第3話 それは思いがけず

「おら!」


 闘気をまとった彼女の右拳が氷魔ひょうまの腹部に打ち込まると、そこから大きなひびが広がっていき、手足の末端まで達した瞬間、自壊するように砕け散った。


 顔のない角ばった人型の氷魔であったが、彼女の一撃で魔物としての存在は消え、無害な氷となって路面にかれた。


「先生、終わったぜ」


「うん、ご苦労様」


 振り向いて報告する彼女に答える私。


 雪深い山村に現れた氷魔は、その名のとおり全身が氷でできた魔物である。


 移動のさいに自身の周囲三メートルくらいを凍結させるため、路面や家屋を凍結せて生活に支障をきたすほか、場合によっては人間の命も奪ってしまう。


 悪意はないのだが、人間にとっては害となるため、排除しなければならない。


 依頼内容は一体だったし、これで山間を通る隣町までの道路は安心して通行できるようになった。

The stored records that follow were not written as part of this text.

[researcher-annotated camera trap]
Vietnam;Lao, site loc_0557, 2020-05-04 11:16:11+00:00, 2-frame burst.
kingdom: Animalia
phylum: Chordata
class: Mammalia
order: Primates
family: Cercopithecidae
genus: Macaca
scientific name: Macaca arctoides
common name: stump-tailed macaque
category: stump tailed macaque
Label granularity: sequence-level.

「なんか腹減ったな。先生、帰りにラーメンでもおご──」


 こちらへ歩きかけて、彼女は豪快に転倒した。


「いてて、なんだよこれ」


「氷魔の破片が溶けて水に戻ったんだ。大丈夫かい豪美たけみくん」


「ああ、なんとか」


 そう言って慎重に立ち上がる彼女。


 今日は曇り空で気温はマイナスになっているため、路面はもともと凍っていた。


 そこへ大量の水が撒かれたことで特に滑りやすくなったのだ。


 しかも、水たまりができやすいところでの転倒だったため、ジャンパーにデニム姿の彼女はずぶ濡れになった。

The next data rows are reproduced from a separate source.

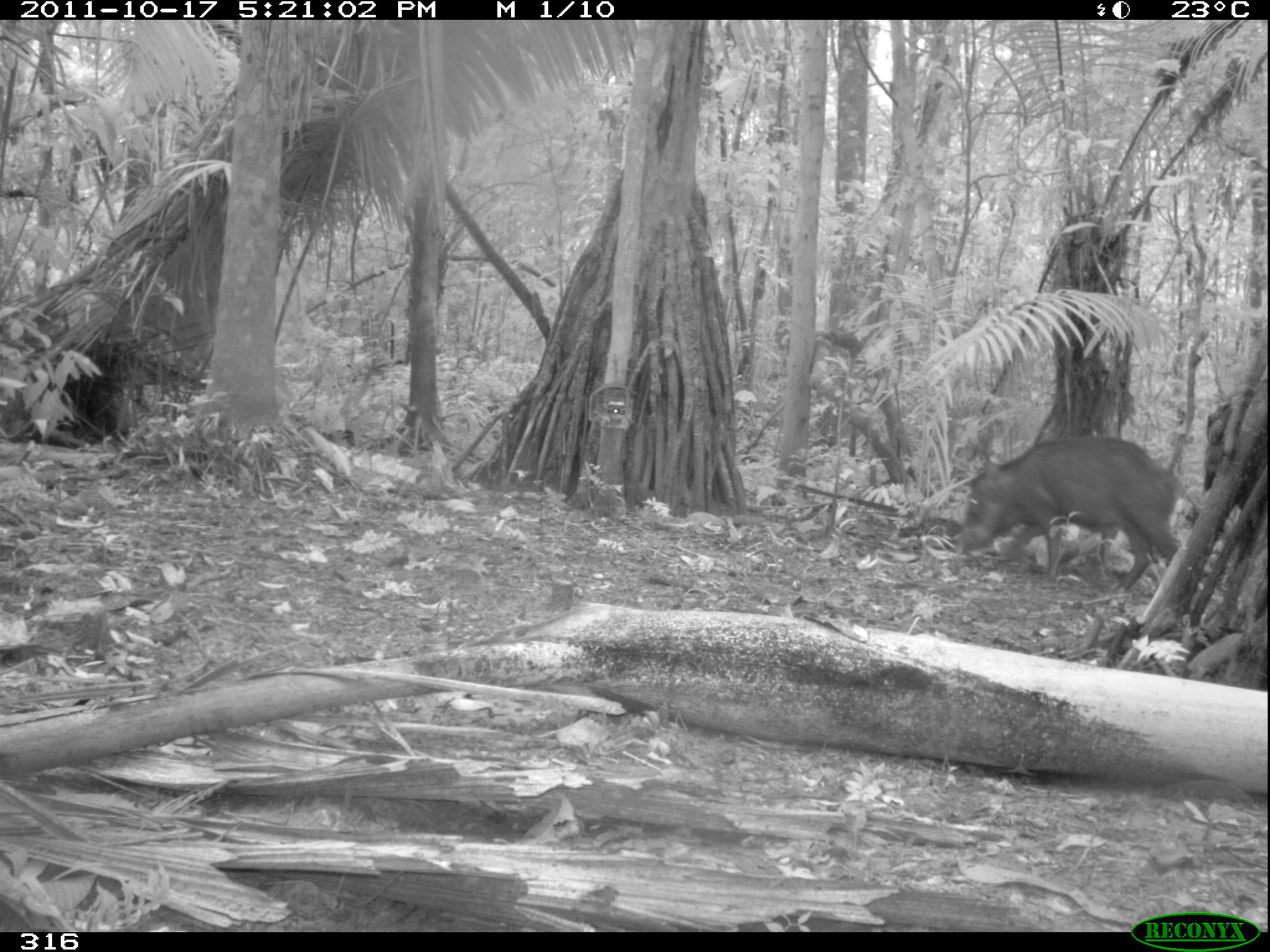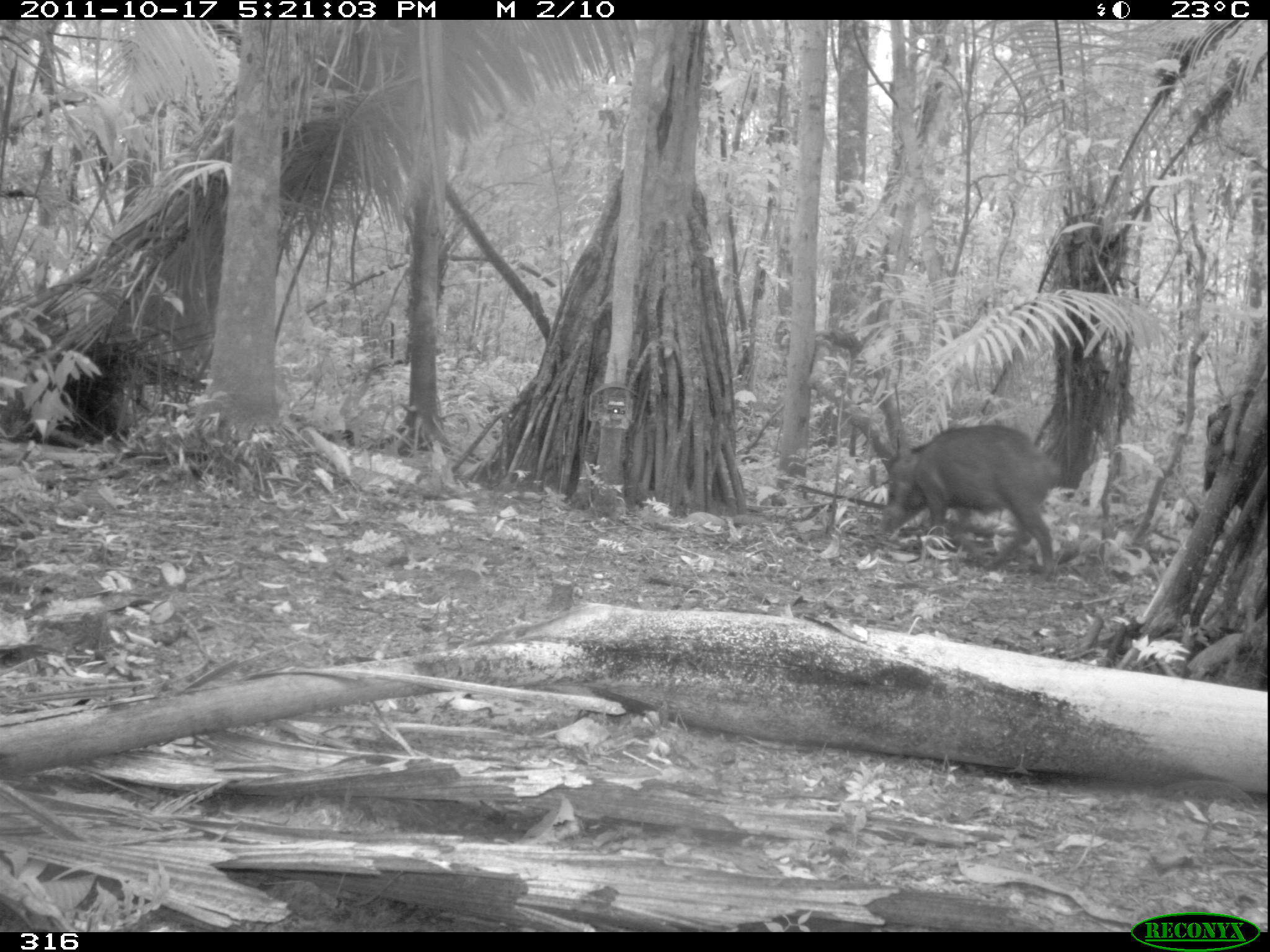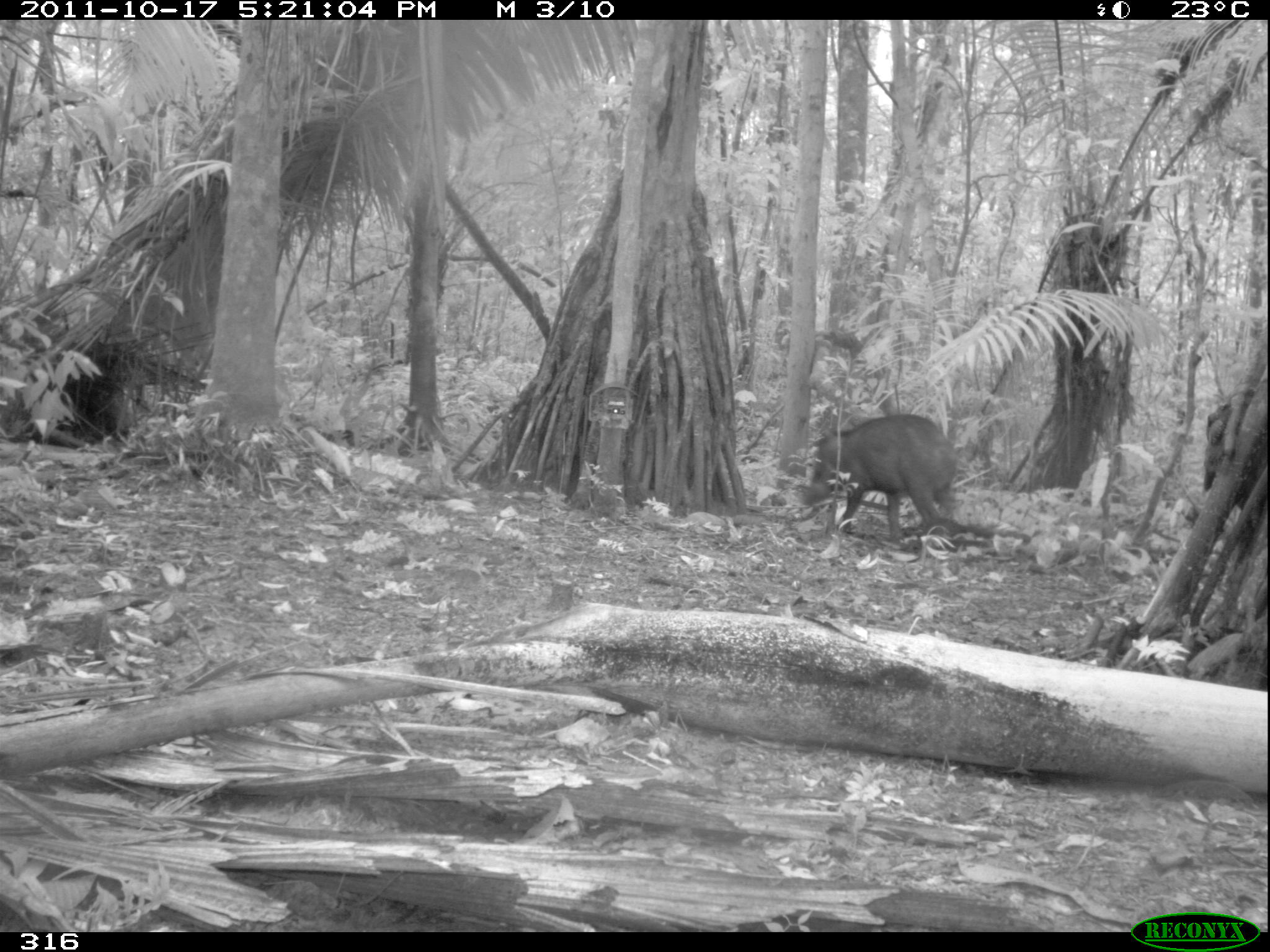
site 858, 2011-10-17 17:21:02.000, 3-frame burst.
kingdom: Animalia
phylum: Chordata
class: Mammalia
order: Artiodactyla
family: Tayassuidae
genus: Tayassu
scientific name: Tayassu pecari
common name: white-lipped peccary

「あーあ。服、どうすんだよ。着替えなんて持ってきてねえよ」


「私のがある。車に戻って着替えるといいよ」


「ああ、すまねえ先生──、っくし! さぶ……」


 いかん。


 これでは風邪をひいてしまう。


 着替えといってもその場しのぎの物だし、自動車の暖房を最高にして急いだところで家への到着は一時間ほどかかる。


 ましてや冬道だ。


 もっと時間がかかるかもしれない。


 ……。


 そうだ。


「豪美くん。明日、予定が空いてると言ってたね」


「?」



 ──二時間後。


 私と彼女は浴衣姿になっていた。


 じつは依頼の中心人物である民宿の女将おかみさんから、氷魔を退治したら一泊どうですかと言われていた。


 当初、私はいつ現れるか分かりませんからと断ったのだが、倒したのが予想より早い夕方だったこともあって、ダメもとで電話したところ、聞き入れてくれた。


 ここは温泉を引いているため、身体からだを温めるのは最適だし、夜になって泊まることに問題がなければ泊まった方がいい。


 それだけの時間があれば、彼女の服も洗濯できて乾くだろう。


 しかも女将さんのご厚意で無料だ。


 だが、一度断っているため新たに客が入って二部屋はとれず、私と彼女は同じ部屋で泊まることになった。


 そんなわけでいま、二人だけの部屋で豪勢に振る舞われた海鮮鍋料理をいただいている。


「先生、ビール」


「ああ、ありがとう」


 彼女に酌をしてもらい、大好きなビールを喉に流し込む。


「ほら先生、カニだぜ」


「ああ、すまないね」


 そして彼女がよそってくれたカニをほおばる。


「どうだ先生」


「うん、うまい!」


「そいつは良かったぜ」


 私の言葉ににっこりと微笑む彼女。


 美肌の効果もある温泉につかり、すっかり身体が温まっている。


 そのため、彼女の肌はほんのり上気して艶やかであり、その唇はなまめかしく、やや無防備な胸元は男性の心を刺激する。


 いちおう、間違いが起きぬよう私の下半身だんせいに五重の呪術的封印をしているのだが、仮に私が襲ったところで武神の巫女である彼女にブッ飛ばされるのは目に見えている。


「あ!」


 すると彼女は何かに気づいて声をあげた。


「ど、どうしたんだい?」


 まさか、わずかでもいやらしく考えたことに気づかれてしまったのだろうか。


「先生、これって新婚旅行みたいじゃね?」


「う、うん、そうだね」


 やや軽い感じで答える私。


 健全なお泊りデートをイメージしていたが、彼女はさらに上をいっていた。


「でも、先生とならいいかもな」


「え?」


「ほら先生、コップ、空いてるぜ」


「あ、ああ」


 ……。


 彼女が私のコップにビールを注ぐのをじっと見つめる。


 私は彼女が好きだ。


 彼女を抱きしめ、いずれは結ばれたいと思う。


 仕事のときだけでなく、毎日そばにいてくれたら、それはどんなに幸せなことだろう。


 ……。


 気がつけば、鍋のぐつぐつという音が部屋に響いていた。